Machine description and code generation

2014-10-29 Thread Mathias Roslund
Hello,

I'm considering attempting a 65816 target but decided it would be a good
idea to start with something simple in order to learn how GCC generate
code. So I created a minimal machine description with just two
instructions (plus the mandatory nop/jump/etc):

(define_mode_iterator INT [QI HI SI])

(define_insn "mov"
  [(set (match_operand:INT 0 "nonimmediate_operand" "=mr")
(match_operand:INT 1 "general_operand" "mri"))
  ]
  ""
  "move\t%0,%1")

(define_insn "add3"
  [(set (match_operand:INT 0 "nonimmediate_operand" "=mr")
(plus:INT (match_operand:INT 1 "general_operand" "mri")
 (match_operand:INT 2 "general_operand" "mri")))
  ]
  ""
  "add\t%0,%1,%2")

As you can see, all operands may be memory, or registers.

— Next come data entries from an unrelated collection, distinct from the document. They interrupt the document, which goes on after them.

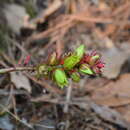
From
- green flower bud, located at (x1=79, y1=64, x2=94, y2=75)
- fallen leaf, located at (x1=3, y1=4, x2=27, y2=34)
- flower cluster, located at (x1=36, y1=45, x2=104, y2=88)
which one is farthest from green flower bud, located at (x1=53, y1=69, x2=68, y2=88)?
fallen leaf, located at (x1=3, y1=4, x2=27, y2=34)

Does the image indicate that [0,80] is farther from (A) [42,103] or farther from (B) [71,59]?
(B) [71,59]

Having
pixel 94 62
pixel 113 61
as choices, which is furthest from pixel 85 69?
pixel 113 61

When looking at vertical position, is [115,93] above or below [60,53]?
below

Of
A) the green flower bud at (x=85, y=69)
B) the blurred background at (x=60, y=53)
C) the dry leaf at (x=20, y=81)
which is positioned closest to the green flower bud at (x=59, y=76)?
the green flower bud at (x=85, y=69)

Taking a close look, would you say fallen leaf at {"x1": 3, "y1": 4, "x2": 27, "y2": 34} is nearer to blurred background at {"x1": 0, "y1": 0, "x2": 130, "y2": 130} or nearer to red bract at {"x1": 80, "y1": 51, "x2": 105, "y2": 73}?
blurred background at {"x1": 0, "y1": 0, "x2": 130, "y2": 130}

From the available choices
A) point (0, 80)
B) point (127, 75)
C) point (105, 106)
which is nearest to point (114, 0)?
point (127, 75)

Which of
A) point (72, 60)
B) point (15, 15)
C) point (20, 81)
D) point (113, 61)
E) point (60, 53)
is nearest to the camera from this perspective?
point (72, 60)

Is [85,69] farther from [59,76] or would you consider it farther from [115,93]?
[115,93]

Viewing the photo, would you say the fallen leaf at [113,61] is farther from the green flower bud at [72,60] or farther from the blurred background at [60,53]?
the green flower bud at [72,60]
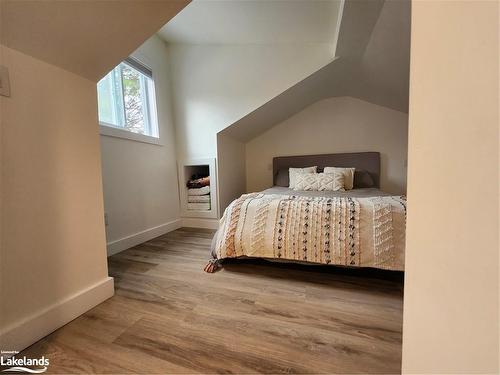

I then created some simple tests and had a look at the generated code:

C:
int data[4];
data[0] = data[1] + data[2];
ASM:
mover0,#data;# 6movsi
add r1,r0,#4;# 7addsi3
add r0,r0,#8;# 8addsi3
add data,(r1),(r0)  ;# 9addsi3

C:
int data[4];
data[1] = data[2] + data[3];
ASM:
add data+4,data+8,data+12   ;# 9addsi3

This is the point where I got really confused. Why does GCC split the add
and generate 4 opcodes in the first example? Changing the optimization
level doesn't make a difference. I've tried to set the indirect register
address cost much higher than symbol_ref/label_ref/const in an atempt to
make GCC avoid those indirect loads, but it didn't help. I've tried it
with GCC 4.8.3 and 4.9.1, they both produce similar, but not identical,
results.

The result is equally strange for a simple move:

C:
data[1] = data[0];
ASM:
movedata+4,data ;# 8movsi

C:
data[0] = data[1];
ASM:
add r0,#data,#4 ;# 7addsi3
movedata,(r0)   ;# 8movsi

What's so special about the first entry in an array that causes this? I
have a feeling I'm missing something obvious here :-)

Any ideas?

Best regards,

Mathias Roslund



RE: Machine description and code generation

2014-11-26 Thread Mathias Roslund
> From: gcc-ow...@gcc.gnu.org [mailto:gcc-ow...@gcc.gnu.org] On Behalf Of
> Jeff Law
> Sent: Wednesday, October 29, 2014 9:36 PM
> To: Mathias Roslund; gcc@gcc.gnu.org
> Subject: Re: Machine description and code generation
> 
> On 10/29/14 07:40, Mathias Roslund wrote:
> > Hello,
> >
> > I'm considering attempting a 65816 target but decided it would be a
> > good idea to start with something simple in order to learn how GCC
> > generate code. So I created a minimal machine description with just
> > two instructions (plus the mandatory nop/jump/etc):
> That's ambitious, primarily because something like the 65816's register
file
> does not map well to the types of register files GCC typically works with.
You
> may end up having to do something similar to the virtual registers on the
rl78
> port.

That is/was the plan. I actually took the easy route a while back and create
a MIPS to 65816 recompiler. Works quite well. It wasn't until I started
messing around with tracking register usage and sizes in order to improve
the recompiler that I figured it would be better to attempt a 65816 target
for GCC instead. So I'm basically treating the 65816 as if it were a weird
MIPS like CPU with few instructions, a lot of registers, byte/word
operations and memory to memory operations.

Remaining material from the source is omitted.